START SOURCE RECORDS

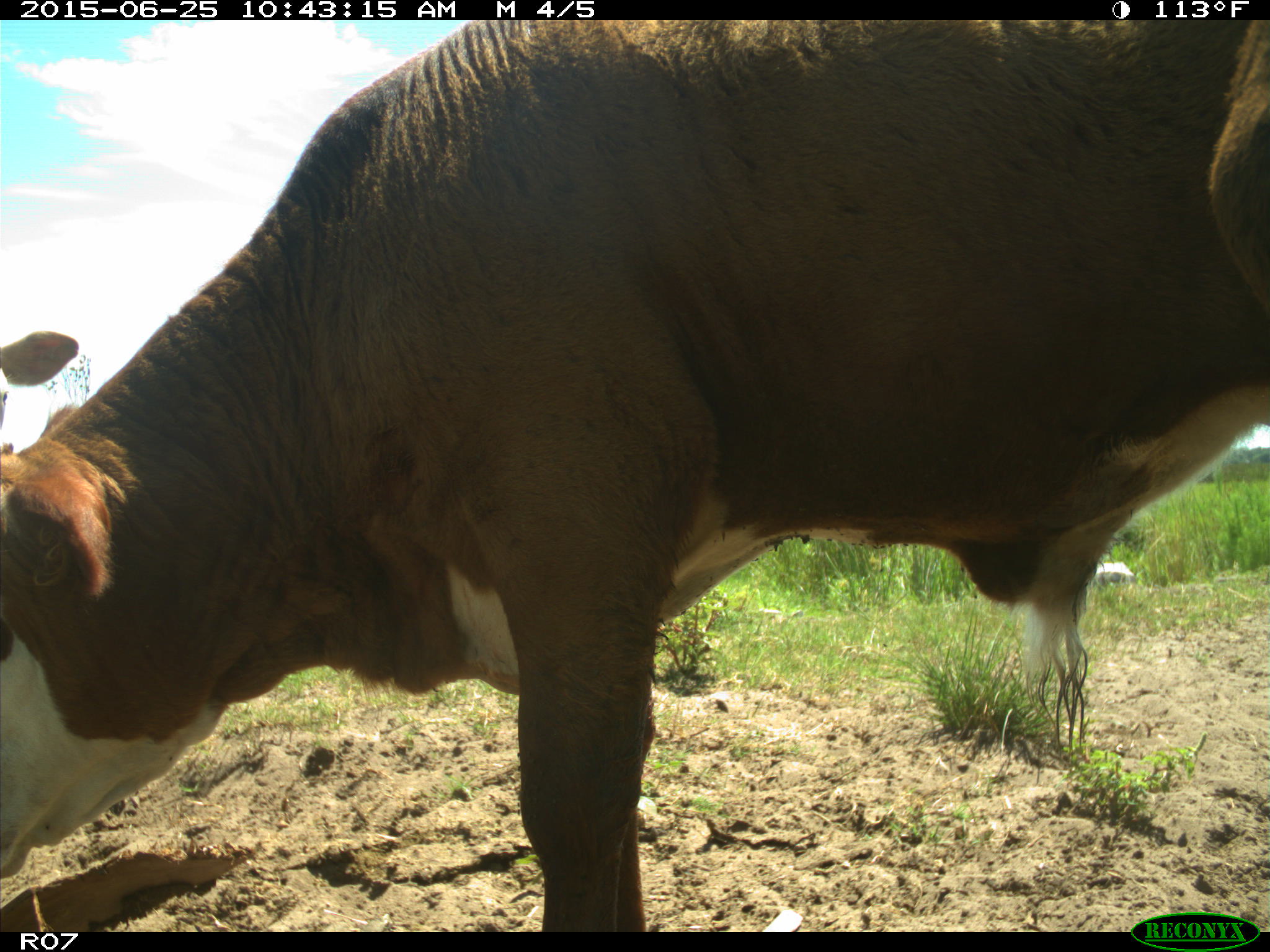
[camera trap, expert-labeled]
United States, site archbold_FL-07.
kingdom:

END SOURCE RECORDS
START SOURCE RECORDS

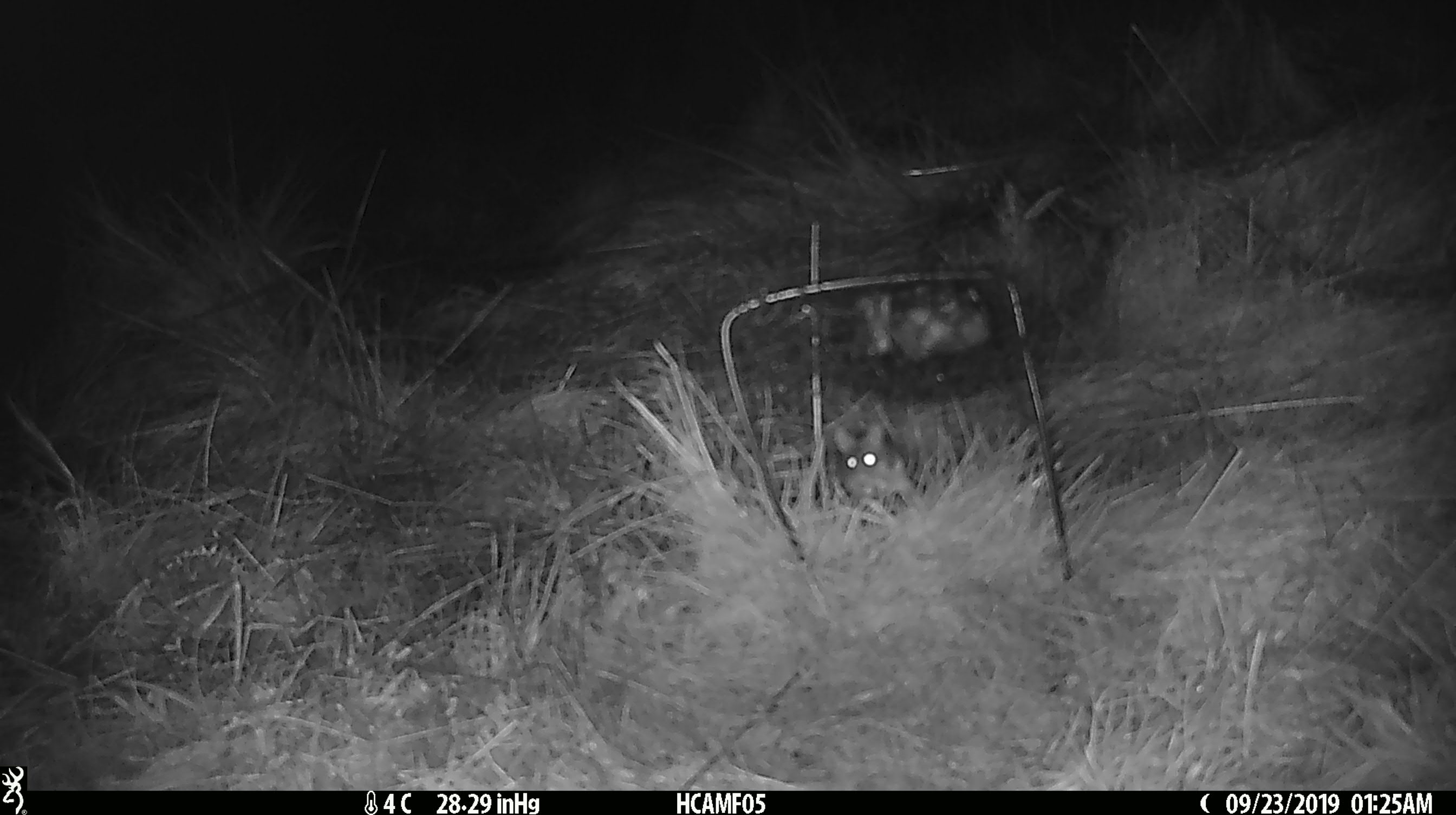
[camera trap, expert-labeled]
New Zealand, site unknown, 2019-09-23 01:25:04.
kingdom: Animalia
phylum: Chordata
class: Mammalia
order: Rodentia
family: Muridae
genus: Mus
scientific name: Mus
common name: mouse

END SOURCE RECORDS

DIRECTIONS »
Line count for "site": count the lines in the records above that hold this word, and give only the number.

PROBLEM SOLUTION »
2